It’s up to you. You could for instance use cron jobs or Nomad.
In cluster.json and playbook.json we can’t use environment variables apart for AWS credentials, so you would need to retrieve the values and update the config dynamically just before using them if you don’t want to store values directly in the files.
For the configuration file for loader and shredder you can use environment variables like this in the hocon: "host": ${REDSHIFT_HOST}
Indeed, what matters is that the EMR cluster and the IAM role used for shredder have sufficient permissions. If shredder is run with Dataflow Runner then Dataflow Runner needs to know about the secrete key.
No it can’t, at the moment only authentication with username/password is supported.
Thanks @BenB that solves most of my doubts. one last thing
running shredder with Dataflow runner. but I can’t provide AWS secrete key, as the code live in some public repo or can’t even pass/replace from ENV dynamically. Do you see any better way?
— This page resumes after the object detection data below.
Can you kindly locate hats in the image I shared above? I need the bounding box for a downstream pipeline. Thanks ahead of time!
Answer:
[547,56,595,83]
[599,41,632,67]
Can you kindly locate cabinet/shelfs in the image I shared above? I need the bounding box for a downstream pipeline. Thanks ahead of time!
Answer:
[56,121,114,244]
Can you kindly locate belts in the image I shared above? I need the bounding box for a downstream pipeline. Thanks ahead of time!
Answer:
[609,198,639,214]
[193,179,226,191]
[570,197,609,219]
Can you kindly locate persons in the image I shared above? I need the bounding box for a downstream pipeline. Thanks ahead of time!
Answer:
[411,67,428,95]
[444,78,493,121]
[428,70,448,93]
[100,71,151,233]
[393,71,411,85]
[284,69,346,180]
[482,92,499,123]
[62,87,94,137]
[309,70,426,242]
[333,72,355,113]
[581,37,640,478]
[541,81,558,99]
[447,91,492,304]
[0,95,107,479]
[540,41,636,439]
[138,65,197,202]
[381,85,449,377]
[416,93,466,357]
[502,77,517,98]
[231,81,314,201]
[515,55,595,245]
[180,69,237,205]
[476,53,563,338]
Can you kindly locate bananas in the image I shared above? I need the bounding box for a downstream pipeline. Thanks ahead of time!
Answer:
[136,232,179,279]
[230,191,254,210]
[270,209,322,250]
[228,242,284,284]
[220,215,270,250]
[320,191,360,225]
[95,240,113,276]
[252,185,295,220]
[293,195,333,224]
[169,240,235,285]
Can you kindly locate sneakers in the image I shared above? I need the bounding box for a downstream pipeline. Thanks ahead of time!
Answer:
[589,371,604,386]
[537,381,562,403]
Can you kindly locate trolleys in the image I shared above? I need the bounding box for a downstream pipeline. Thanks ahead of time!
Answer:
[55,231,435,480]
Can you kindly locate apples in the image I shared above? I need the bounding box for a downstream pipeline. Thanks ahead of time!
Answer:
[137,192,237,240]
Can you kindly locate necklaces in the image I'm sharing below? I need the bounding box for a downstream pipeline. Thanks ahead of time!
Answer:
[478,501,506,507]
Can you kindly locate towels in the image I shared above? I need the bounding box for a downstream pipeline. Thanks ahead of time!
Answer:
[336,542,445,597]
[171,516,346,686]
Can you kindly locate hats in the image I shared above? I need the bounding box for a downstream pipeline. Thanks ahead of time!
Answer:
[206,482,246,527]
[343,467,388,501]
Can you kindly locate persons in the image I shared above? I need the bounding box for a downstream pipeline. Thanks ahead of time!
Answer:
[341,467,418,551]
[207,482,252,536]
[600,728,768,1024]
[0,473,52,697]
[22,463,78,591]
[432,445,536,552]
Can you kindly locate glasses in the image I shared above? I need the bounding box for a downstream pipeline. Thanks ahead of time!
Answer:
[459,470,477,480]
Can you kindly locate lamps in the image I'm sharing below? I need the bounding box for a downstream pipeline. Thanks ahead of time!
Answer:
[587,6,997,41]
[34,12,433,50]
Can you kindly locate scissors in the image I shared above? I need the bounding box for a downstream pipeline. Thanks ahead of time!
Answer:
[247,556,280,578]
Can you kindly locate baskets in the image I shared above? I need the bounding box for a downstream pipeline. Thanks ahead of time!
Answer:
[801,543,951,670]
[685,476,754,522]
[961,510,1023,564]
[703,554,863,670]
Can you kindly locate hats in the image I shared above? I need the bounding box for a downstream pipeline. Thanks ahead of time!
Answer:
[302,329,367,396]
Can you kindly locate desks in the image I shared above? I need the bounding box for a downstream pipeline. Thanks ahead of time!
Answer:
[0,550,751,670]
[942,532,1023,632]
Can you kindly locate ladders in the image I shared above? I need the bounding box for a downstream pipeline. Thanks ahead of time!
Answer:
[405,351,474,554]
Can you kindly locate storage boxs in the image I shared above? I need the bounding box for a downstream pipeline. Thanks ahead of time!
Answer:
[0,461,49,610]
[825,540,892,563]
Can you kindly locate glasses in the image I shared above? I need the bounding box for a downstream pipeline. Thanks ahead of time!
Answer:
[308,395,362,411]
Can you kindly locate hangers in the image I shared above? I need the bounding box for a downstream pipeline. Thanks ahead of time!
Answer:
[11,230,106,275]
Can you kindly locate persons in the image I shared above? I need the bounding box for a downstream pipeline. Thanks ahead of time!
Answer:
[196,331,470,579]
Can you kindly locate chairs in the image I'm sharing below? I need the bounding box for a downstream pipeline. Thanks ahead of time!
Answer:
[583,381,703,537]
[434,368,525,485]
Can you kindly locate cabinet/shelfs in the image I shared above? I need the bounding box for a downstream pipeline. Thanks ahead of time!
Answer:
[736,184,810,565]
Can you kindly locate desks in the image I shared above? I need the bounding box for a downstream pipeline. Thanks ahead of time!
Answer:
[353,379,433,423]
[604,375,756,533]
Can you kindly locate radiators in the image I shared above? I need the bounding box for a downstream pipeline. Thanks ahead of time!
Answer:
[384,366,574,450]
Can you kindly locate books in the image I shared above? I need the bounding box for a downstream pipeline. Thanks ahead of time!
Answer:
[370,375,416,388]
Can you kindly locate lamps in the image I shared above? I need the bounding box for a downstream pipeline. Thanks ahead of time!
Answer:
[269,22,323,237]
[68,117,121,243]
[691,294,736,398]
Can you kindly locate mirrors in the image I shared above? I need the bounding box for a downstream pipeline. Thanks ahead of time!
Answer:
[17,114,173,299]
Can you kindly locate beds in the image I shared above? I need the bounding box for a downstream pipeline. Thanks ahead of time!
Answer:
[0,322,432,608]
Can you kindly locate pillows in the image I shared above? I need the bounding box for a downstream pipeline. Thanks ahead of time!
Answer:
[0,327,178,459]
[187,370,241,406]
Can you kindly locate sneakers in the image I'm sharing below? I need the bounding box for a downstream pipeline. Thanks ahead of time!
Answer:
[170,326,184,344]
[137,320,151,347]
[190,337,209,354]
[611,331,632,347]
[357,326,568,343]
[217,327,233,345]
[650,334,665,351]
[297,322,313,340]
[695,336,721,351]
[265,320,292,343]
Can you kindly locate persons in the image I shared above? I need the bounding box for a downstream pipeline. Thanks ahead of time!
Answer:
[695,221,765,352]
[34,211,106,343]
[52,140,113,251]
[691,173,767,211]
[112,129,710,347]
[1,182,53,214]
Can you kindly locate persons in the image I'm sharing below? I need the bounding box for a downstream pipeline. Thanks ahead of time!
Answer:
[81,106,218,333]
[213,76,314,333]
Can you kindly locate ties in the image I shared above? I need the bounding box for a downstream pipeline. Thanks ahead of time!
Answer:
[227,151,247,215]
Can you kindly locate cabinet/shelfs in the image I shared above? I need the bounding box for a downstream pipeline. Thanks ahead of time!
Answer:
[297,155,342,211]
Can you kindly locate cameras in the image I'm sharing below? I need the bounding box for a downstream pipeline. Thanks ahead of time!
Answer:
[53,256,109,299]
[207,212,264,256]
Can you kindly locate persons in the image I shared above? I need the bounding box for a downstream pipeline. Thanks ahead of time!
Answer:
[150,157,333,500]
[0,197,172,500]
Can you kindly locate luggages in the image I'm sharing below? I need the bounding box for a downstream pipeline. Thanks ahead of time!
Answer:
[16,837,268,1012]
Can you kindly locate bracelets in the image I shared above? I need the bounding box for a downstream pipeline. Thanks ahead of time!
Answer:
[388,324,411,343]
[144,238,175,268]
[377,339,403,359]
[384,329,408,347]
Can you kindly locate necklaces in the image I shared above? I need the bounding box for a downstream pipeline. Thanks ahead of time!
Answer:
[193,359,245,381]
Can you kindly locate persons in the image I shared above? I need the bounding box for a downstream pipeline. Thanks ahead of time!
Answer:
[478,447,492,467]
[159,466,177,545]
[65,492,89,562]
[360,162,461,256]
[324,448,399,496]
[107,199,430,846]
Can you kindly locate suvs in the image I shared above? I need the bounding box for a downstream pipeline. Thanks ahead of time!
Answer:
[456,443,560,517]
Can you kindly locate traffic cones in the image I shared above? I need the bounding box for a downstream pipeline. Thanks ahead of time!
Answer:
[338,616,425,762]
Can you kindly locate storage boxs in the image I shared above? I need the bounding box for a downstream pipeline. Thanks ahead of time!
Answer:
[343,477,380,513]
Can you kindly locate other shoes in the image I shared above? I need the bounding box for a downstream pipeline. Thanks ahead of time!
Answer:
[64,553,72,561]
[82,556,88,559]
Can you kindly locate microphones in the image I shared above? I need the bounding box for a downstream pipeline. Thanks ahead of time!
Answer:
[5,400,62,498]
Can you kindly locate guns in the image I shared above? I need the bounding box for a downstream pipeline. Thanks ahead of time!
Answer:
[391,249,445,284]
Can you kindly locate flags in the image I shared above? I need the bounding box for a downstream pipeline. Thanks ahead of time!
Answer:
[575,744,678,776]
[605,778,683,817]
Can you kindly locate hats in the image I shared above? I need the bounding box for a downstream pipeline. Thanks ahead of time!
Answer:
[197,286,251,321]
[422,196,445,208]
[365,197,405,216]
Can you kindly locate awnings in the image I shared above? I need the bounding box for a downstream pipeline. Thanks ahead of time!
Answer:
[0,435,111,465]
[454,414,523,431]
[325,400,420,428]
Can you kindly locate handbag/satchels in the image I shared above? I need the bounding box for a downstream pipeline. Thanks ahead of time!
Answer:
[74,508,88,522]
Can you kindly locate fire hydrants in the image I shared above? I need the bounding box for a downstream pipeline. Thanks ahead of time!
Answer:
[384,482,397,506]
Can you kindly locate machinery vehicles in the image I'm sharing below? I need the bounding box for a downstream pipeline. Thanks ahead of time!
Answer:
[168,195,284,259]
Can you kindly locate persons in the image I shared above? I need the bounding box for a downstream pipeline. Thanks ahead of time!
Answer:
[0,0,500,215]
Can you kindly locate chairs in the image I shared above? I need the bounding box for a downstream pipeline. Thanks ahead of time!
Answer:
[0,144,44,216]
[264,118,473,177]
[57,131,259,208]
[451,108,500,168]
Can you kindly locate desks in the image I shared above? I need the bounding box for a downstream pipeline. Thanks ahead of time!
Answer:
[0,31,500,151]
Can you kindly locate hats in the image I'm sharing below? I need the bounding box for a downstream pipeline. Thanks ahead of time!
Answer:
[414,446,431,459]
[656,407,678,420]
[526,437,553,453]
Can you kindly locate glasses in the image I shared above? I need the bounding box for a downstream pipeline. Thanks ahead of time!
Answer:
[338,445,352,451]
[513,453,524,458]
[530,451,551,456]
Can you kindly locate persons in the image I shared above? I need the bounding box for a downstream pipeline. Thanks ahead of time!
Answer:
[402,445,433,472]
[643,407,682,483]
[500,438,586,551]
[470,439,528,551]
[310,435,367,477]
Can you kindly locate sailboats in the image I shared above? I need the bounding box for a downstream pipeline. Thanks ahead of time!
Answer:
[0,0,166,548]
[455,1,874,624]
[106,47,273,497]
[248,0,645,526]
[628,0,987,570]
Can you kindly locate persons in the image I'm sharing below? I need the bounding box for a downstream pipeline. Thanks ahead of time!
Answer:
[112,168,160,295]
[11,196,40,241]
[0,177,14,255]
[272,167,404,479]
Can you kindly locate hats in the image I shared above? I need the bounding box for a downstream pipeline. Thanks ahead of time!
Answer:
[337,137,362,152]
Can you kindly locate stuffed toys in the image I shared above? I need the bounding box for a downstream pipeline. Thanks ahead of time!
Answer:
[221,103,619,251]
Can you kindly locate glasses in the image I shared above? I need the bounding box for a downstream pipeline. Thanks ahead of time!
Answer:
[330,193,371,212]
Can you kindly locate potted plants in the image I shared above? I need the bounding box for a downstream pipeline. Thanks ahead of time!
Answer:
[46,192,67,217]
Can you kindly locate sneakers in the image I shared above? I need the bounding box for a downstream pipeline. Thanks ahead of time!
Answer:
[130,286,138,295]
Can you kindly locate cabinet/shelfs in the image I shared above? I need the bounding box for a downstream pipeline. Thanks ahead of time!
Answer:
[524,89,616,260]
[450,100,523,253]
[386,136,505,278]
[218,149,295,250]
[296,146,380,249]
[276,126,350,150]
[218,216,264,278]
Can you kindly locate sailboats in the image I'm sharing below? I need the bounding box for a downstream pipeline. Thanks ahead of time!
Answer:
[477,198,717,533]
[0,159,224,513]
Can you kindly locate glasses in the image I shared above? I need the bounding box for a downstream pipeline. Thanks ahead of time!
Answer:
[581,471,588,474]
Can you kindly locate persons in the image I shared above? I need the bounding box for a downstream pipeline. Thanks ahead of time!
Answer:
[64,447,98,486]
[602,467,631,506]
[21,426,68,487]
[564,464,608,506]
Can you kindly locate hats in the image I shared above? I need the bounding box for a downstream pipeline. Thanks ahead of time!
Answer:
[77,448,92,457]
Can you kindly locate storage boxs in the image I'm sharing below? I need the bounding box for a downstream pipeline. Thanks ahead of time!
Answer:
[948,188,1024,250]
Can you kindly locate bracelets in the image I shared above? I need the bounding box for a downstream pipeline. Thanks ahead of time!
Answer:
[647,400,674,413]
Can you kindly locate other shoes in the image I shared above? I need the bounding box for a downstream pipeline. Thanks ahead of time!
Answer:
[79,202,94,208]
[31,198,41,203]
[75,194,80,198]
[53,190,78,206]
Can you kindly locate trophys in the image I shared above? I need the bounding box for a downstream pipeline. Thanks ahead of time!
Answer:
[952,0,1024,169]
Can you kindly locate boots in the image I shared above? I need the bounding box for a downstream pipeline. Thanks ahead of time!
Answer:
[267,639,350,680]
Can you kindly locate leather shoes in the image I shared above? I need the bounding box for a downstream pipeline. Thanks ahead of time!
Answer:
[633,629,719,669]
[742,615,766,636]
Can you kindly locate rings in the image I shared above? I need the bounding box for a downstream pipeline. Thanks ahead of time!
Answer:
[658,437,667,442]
I’m not sure to understand. When you run the shredder with dataflow-runner (either with transient or persistent EMR cluster), you have to specify the region and creds :
And then AWS_ACCESS_KEY_ID and AWS_SECRET_ACCESS_KEY environment variables need to be set when dataflow-runner command is run. That’s the only way Dataflow Runner can know where to create/use the EMR cluster for shredder (which region and which AWS account).
You have to set the 2 env variables at some point, you can’t run shredder without it.
Wherever they are stored that’s fine that doesn’t matter, but you need to retrieve them and set them on the machine where you run dataflow-runner, just before you run it.